Si l’on veut une médiation de qualité, il est indispensable de prévoir :

  1. Une formation obligatoire théorique et pratique sur les modes amiables de résolution des différends :
    • des magistrats, des juges prud’homaux et des juges des tribunaux de commerce à l’E.N.M.
    • des avocats, à l’Ecole du Barreau
  2. La formation des médiateurs (nombre d’heures de formation, programme de formation théorique et pratique)
  3. des critères de sélection des médiateurs, (préciser les diplômes et les pratiques professionnelles retenus).
  4. la liste des organismes habilités à dispenser cette formation
  5. les organismes contrôleurs.
  • L’établissement d’une liste de médiateurs par cour d’appel suppose la création d’un CONSEIL NATIONAL DE LA MÉDIATION composé des forces vives et de spécialistes reconnus (magistrats, auxiliaires de justice, professeurs de droit, chercheurs, associations de médiation, politiques, représentants de la société civile) de la médiation en France. Un représentant du GEMME doit y figurer.
    Ce conseil aurait notamment pour mission de se pencher sur la formation des médiateurs et définir les organismes agréés à dispenser cette formation. 
  • Le développement de la médiation passe :
    1. Au niveau national, par la création :
      • d’une direction ou d’un service des modes amiables de résolution des différends à la Chancellerie chargée de développer une politique nationale dans ce domaine
      • d’un outil statistique informatisé national à destination des juridictions avec un indicateur de performance tenant compte dans les tribunaux du nombre de conciliations et de médiations ordonnées.
      • d’un annuaire national des médiateurs habilités en justice
    2. Au niveau des juridictions, par l’institutionnalisation :
      1. d’un service de médiation dans les juridictions
      2. des audiences de proposition de médiation avec des magistrats formés, assistés d’un service de fonctionnaires du greffe et d’assistants de justice (à prévoir par le Code de l’organisation judiciaire)
      3. d’une chambre pilote de médiation et de conciliation qui traiterait de l’ensemble des affaires (en droit civil), éligibles à la médiation ou à la conciliation 
  • Pour assurer le développement significatif de la médiation, des mesures devraient être prises :
    1. L’obligation de justifier des diligences en vue d’aboutir à un règlement amiable devrait être sanctionné par l’irrecevabilité (art 56 du Code de procédure civile)
    2. La condamnation aux frais de justice en cas de refus déraisonnable de participer à la résolution amiable du litige devrait être prévue.
    3. Il conviendrait de généraliser  le pouvoir du juge d’enjoindre aux parties de rencontrer un médiateur à tout moment de la procédure, avec une sanction financière constituée par le rejet des demandes formées en application de l’article 700 du Code de procédure civile pour la partie qui ne s’est pas effectivement informée sur la médiation et une sanction procédurale constituée par la possibilité pour le juge de radier l’affaire du rôle de la juridiction à la demande de la partie qui a respecté cette obligation.
    4. Il conviendrait encore de prévoir la faculté pour les magistrats des tribunaux de grande instance et des cours d’appel de déléguer leur pouvoir de concilier à un conciliateur de justice.
    5. Il est nécessaire également de prévoir que les sommes de nature indemnitaire, prévues par les accords de médiation ou de conciliation seront exonérées des cotisations sociales (C.S.G. ou C.R.D.S.) et des charges fiscales  à l’égal des indemnités obtenues par jugement (Il s’agit d’un frein important au développement des M.A.R.D. car actuellement les parties ont intérêt à obtenir ces sommes par jugement ou par arrêt,  exemptes de taxes ou d’impôts).
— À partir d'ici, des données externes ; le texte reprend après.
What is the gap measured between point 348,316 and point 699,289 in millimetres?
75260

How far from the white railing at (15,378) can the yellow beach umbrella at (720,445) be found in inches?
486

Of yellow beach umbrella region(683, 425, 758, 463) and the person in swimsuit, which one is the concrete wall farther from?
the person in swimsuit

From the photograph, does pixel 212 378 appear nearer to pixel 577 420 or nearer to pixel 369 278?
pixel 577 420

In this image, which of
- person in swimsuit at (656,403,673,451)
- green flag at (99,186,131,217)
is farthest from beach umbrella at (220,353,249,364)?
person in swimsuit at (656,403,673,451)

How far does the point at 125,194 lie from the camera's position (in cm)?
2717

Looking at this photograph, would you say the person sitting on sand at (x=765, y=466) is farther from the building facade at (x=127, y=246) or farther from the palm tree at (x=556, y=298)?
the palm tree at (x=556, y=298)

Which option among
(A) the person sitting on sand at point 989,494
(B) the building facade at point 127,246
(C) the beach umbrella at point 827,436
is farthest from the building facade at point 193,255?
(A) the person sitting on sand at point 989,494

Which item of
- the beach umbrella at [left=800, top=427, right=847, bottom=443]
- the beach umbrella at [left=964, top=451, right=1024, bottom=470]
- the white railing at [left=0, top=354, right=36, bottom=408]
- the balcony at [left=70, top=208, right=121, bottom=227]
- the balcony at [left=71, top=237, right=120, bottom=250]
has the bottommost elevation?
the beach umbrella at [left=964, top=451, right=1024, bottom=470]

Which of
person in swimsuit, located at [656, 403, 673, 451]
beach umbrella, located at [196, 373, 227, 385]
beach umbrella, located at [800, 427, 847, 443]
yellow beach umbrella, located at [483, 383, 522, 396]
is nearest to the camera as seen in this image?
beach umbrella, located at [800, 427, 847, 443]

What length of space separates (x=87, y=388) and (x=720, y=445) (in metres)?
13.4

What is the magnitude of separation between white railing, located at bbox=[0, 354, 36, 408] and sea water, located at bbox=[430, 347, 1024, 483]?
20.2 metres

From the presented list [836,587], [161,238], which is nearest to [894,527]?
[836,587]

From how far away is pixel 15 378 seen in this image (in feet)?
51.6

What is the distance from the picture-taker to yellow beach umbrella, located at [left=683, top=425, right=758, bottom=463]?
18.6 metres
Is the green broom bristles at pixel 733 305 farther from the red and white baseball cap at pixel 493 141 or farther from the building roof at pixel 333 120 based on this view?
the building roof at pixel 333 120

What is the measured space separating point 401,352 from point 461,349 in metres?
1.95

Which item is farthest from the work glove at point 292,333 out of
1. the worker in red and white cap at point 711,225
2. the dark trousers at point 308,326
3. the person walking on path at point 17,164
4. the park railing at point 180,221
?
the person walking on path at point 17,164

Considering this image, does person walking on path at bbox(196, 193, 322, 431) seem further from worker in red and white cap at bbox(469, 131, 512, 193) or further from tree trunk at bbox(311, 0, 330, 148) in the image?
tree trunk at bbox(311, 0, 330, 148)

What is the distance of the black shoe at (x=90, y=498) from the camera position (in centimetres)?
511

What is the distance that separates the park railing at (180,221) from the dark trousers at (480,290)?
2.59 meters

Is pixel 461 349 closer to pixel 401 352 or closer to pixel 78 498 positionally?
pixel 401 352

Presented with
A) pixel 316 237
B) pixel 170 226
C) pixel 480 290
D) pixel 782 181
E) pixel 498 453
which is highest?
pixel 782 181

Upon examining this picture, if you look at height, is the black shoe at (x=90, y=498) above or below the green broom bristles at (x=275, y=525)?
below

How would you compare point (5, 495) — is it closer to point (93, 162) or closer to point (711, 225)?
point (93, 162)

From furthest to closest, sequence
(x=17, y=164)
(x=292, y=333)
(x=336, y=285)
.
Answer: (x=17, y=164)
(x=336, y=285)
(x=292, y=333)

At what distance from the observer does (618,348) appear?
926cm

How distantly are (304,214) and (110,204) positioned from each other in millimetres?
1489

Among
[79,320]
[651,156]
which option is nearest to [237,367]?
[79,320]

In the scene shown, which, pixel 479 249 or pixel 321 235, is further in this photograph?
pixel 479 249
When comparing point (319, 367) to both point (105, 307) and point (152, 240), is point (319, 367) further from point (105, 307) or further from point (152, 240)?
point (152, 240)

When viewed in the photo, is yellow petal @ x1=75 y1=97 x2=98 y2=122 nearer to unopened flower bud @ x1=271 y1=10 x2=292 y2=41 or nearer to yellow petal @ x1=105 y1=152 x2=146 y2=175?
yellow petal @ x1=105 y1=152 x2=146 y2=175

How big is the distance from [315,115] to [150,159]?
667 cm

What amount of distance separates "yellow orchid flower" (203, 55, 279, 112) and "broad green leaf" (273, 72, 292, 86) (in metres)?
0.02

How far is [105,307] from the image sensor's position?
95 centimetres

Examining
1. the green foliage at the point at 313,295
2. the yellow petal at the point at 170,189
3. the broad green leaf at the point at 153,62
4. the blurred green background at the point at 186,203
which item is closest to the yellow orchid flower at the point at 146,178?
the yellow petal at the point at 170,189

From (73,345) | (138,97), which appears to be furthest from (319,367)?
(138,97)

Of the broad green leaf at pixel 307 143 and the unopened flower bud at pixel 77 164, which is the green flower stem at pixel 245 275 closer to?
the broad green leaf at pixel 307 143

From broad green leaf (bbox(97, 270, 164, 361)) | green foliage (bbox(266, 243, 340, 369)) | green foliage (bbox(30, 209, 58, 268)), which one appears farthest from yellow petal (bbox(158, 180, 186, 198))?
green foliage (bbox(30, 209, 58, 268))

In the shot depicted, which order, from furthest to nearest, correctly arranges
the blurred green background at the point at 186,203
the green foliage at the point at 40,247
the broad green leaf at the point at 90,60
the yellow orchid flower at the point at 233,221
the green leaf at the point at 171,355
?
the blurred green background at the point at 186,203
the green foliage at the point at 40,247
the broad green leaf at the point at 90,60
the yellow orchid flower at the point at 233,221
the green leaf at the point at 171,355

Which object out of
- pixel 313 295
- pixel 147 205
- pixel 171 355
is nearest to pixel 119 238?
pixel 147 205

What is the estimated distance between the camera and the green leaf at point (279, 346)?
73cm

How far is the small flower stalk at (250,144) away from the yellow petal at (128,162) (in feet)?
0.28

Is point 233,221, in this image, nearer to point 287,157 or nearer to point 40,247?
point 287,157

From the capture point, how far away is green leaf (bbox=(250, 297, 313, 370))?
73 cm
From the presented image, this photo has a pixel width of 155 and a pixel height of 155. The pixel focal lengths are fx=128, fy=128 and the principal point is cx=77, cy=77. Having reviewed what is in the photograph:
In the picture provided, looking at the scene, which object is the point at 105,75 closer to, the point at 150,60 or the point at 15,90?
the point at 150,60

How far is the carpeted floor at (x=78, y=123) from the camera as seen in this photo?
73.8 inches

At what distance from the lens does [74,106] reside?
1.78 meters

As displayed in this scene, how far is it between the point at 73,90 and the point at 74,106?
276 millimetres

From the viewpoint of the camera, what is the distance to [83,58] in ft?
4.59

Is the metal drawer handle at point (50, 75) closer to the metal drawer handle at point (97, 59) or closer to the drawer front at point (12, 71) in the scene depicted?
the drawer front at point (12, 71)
Il convient en tout cas d’aligner le régime fiscal et social des accords de médiation sur celui des sommes de même nature attribuées par les juridictions.
    6. Le code de procédure civile devrait prévoir la suspension des délais pour conclure lorsque le procès est déjà engagé alors qu’un processus de médiation est engagé.
    7. Il convient enfin de modifier la réglementation pour prévoir que la provision à valoir sur la rémunération du médiateur est à verser entre les mains du médiateur et non pas au greffe de la juridiction ou à la Caisse des dépôts et consignations. Il faudrait aussi modifier la loi de 1995 sur ce point.